● Supplied material:
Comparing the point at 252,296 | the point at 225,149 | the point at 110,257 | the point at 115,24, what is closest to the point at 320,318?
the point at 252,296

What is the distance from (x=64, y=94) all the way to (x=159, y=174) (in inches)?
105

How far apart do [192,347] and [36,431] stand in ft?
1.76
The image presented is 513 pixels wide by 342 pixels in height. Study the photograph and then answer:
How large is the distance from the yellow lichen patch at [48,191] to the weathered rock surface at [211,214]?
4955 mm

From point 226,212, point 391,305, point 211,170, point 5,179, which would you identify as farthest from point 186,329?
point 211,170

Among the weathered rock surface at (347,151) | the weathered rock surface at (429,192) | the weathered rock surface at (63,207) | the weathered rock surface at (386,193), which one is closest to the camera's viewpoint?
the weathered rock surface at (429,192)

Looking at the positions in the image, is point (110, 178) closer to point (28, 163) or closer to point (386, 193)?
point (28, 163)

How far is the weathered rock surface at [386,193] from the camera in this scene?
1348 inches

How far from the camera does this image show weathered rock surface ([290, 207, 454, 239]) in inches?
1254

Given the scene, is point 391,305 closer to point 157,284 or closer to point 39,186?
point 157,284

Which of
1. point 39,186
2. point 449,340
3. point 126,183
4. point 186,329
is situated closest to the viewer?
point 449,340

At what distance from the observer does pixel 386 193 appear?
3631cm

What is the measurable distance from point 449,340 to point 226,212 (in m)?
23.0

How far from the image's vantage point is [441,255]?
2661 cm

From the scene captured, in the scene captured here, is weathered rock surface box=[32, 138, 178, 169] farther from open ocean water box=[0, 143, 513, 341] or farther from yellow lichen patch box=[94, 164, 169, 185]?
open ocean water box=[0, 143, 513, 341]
---
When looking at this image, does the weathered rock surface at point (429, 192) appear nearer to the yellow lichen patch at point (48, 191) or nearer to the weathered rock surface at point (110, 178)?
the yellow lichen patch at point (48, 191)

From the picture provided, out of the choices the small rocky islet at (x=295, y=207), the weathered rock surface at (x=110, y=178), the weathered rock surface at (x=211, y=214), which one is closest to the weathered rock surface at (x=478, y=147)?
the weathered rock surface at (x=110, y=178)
...
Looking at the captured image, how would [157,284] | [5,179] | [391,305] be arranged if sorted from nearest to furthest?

● Requirement: From the data above, pull out every line containing the word "inches", with case counting.

● Correct result:
What is the distance from (x=64, y=94) all the way to (x=159, y=174) (in inches)?
1348 inches
How far from the camera does this image show weathered rock surface ([290, 207, 454, 239]) in inches?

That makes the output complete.